- RECORDS FOR THE TASK -

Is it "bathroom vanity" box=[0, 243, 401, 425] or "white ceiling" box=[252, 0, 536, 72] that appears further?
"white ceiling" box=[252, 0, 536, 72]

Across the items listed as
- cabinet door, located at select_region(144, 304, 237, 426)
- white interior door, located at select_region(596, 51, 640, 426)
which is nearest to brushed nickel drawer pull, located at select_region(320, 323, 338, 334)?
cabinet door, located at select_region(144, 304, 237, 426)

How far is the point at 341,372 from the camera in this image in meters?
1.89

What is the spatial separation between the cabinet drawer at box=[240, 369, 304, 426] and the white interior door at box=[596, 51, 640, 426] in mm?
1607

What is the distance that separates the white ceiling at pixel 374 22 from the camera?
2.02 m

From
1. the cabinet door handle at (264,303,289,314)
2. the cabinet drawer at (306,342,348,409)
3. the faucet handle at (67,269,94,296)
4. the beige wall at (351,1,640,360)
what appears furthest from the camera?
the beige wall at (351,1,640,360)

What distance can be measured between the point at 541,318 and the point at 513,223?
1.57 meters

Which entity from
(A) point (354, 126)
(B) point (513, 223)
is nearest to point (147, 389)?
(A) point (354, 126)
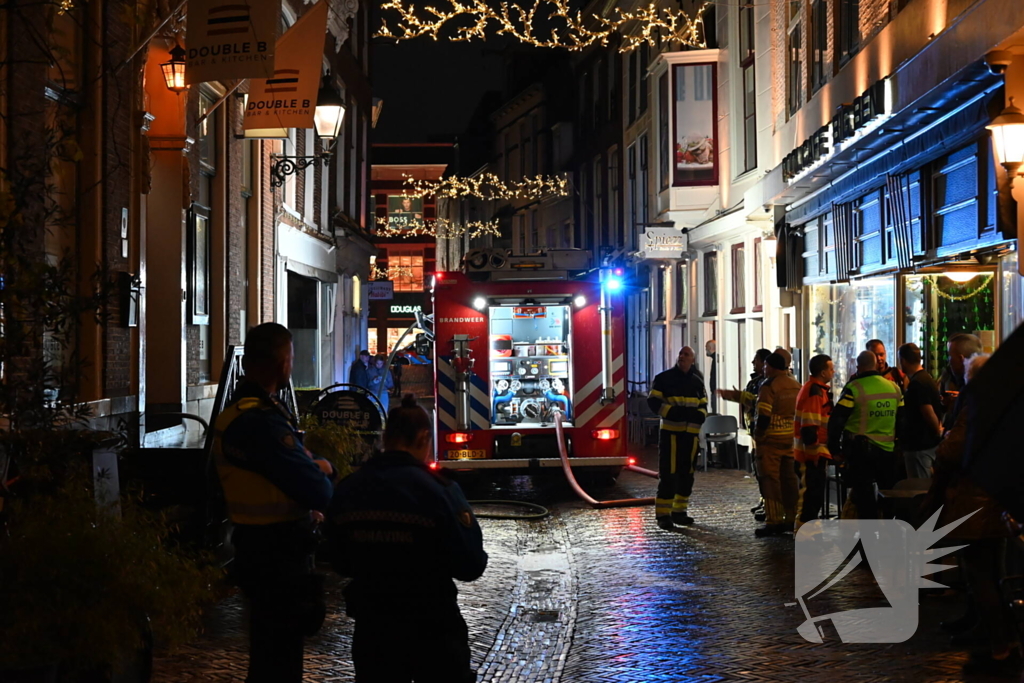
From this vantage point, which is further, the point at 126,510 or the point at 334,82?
the point at 334,82

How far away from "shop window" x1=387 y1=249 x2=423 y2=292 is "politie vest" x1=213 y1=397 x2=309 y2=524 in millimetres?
72257

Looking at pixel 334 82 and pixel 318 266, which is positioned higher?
pixel 334 82

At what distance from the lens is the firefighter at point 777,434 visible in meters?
11.8

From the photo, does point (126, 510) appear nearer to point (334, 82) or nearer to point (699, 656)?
point (699, 656)

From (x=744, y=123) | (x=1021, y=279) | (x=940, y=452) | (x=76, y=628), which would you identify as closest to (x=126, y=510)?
(x=76, y=628)

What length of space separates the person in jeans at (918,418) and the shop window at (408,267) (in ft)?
221

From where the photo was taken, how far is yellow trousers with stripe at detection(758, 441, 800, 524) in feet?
38.7

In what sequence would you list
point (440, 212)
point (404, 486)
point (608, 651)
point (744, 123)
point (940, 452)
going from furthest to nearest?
1. point (440, 212)
2. point (744, 123)
3. point (608, 651)
4. point (940, 452)
5. point (404, 486)

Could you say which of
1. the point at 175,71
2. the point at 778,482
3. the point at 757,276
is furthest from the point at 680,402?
the point at 757,276

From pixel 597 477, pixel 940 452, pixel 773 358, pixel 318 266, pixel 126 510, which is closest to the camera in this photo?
pixel 126 510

- TASK GOAL -
Reproduce all of the material above with "white interior door" swapped for "gray interior door" wherever it occurs, changing nothing else, and leave the pictures out.

- FULL SOLUTION -
Is it "bathroom vanity" box=[0, 243, 401, 425] or "white ceiling" box=[252, 0, 536, 72] that appears further?
"white ceiling" box=[252, 0, 536, 72]

Across the items listed as
- cabinet door, located at select_region(144, 304, 237, 426)
- gray interior door, located at select_region(596, 51, 640, 426)
which is nearest to brushed nickel drawer pull, located at select_region(320, 323, 338, 334)?
cabinet door, located at select_region(144, 304, 237, 426)

How far is the point at 341,372 from the camera in this image in meters?
1.89

What is the spatial separation between the cabinet drawer at box=[240, 369, 304, 426] and the gray interior door at box=[596, 51, 640, 426] in mm?
1607

What is the distance that separates the white ceiling at pixel 374 22 from the camera?
2.02 m

From
1. the cabinet door handle at (264,303,289,314)
2. the cabinet drawer at (306,342,348,409)
3. the faucet handle at (67,269,94,296)
4. the beige wall at (351,1,640,360)
what appears furthest from the camera?
the beige wall at (351,1,640,360)

What distance can be measured between the point at 541,318 and the point at 513,223?
1.57 meters

Which entity from
(A) point (354, 126)
(B) point (513, 223)
is nearest to point (147, 389)?
(A) point (354, 126)
From this vantage point, which is further, the point at 126,510 or the point at 334,82?
the point at 334,82

How far away from "shop window" x1=387 y1=249 x2=423 y2=292 is "politie vest" x1=213 y1=397 x2=309 y2=524 in millimetres?
72257

Looking at pixel 334 82 and pixel 318 266, which is positioned higher?
pixel 334 82

At what distance from the lens is the firefighter at point 777,434 visible in meters?
11.8

From the photo, does point (126, 510) appear nearer to point (334, 82) or nearer to point (699, 656)?
point (699, 656)

From (x=744, y=123) | (x=1021, y=279) | (x=940, y=452) | (x=76, y=628), which would you identify as closest to (x=126, y=510)?
(x=76, y=628)

What length of space separates the person in jeans at (918,418) and the shop window at (408,267) (in ft)?
221

From where the photo was taken, how far is yellow trousers with stripe at detection(758, 441, 800, 524) in feet?
38.7

In what sequence would you list
point (440, 212)
point (404, 486)
point (608, 651)
point (744, 123)
point (940, 452)
going from furthest to nearest?
1. point (440, 212)
2. point (744, 123)
3. point (608, 651)
4. point (940, 452)
5. point (404, 486)

Could you say which of
1. the point at 175,71
2. the point at 778,482
3. the point at 757,276
is furthest from the point at 680,402?
the point at 757,276

From pixel 597 477, pixel 940 452, pixel 773 358, pixel 318 266, pixel 126 510, which is closest to the camera in this photo?
pixel 126 510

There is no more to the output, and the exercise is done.